Paper among most cited! Doctoral students’ relationships

Pretty happy this morning. First email I read is from Routledge saying my paper “A sociocultural view of doctoral students’ relationships and agency’ is among the Top Cited Articles in Higher Education worldwide! Full list here. Journal link here.

This was one of the most fun papers to write. After following PhD students longitudinally, I started to think about what kinds of relationships were important in doctoral life and work, how they come about, what their pedagogic function might be, and how the creation and maintenance of these relationships might be theorised. The range of relationships took me by surprise – not just supervisors and peers on campus, but also people thousands of miles away, dead people, and cartoon characters (one student piloted her survey with Wile E Coyote!).

There was no recipe for what makes a good set of relationships to support students through their doctoral experience. But what did emerge was that there seems to be a real knack in managing changes to existing relationships when you start a PhD, as well as cultivating new ones during that period. Being creative, imaginative and flexible can turn something solitary and lonely into something infused with interaction. Some students have highly diverse relationship networks, others focus more intensely on a core set of characters.

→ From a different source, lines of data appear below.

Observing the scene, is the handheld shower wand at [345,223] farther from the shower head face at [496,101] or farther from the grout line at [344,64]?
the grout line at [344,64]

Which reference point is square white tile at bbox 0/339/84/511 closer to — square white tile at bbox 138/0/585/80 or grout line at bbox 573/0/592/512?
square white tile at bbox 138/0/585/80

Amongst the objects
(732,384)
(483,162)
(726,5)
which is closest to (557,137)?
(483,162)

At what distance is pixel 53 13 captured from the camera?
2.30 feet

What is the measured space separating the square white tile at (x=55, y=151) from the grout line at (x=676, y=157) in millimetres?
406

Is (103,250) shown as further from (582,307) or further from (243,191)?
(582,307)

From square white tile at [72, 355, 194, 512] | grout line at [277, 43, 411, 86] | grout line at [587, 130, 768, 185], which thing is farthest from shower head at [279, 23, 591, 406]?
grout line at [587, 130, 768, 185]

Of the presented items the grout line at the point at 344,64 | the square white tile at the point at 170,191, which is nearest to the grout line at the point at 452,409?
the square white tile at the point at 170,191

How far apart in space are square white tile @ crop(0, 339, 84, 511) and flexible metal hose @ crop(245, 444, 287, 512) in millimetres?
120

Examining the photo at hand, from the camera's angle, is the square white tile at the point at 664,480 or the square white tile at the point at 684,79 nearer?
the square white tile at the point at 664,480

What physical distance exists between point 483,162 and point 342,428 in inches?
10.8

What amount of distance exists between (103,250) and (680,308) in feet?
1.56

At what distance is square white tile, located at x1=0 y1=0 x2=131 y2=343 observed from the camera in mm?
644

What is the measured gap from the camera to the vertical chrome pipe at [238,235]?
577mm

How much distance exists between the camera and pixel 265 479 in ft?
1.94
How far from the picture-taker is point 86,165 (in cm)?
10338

The number isn’t important, what matters is the energy and agency required to keep them going, and cleverness in accessing and mobilising relationships for the right reasons and the right time.

One student, Lucy, had just found out the data she’d been waiting for for ages in order to do an economic history analysis, wasn’t going to work for her. Gutted, she called her friend doing a chemistry PhD. Why? Because that person was a close friend and she felt comfortable having a cry, but also because she knew chemists fail all the time, and could be reassured that setbacks are just part of the process. Genius.

Here’s the abstract:

Existing literature suggests that doctoral students’ learning and experience are significantly influenced by their relationships with a wide range of people within and beyond academic settings. However, there has been little theoretical work focused on these issues, and questions of agency in doctoral study are in need of further attention. This paper draws on sociocultural theory in the analysis of interviews conducted with 33 doctoral students across four UK research-intensive universities. It focuses on agency and frames others as mediating students’ experiences whether as embodied or represented in material, or imaginary form.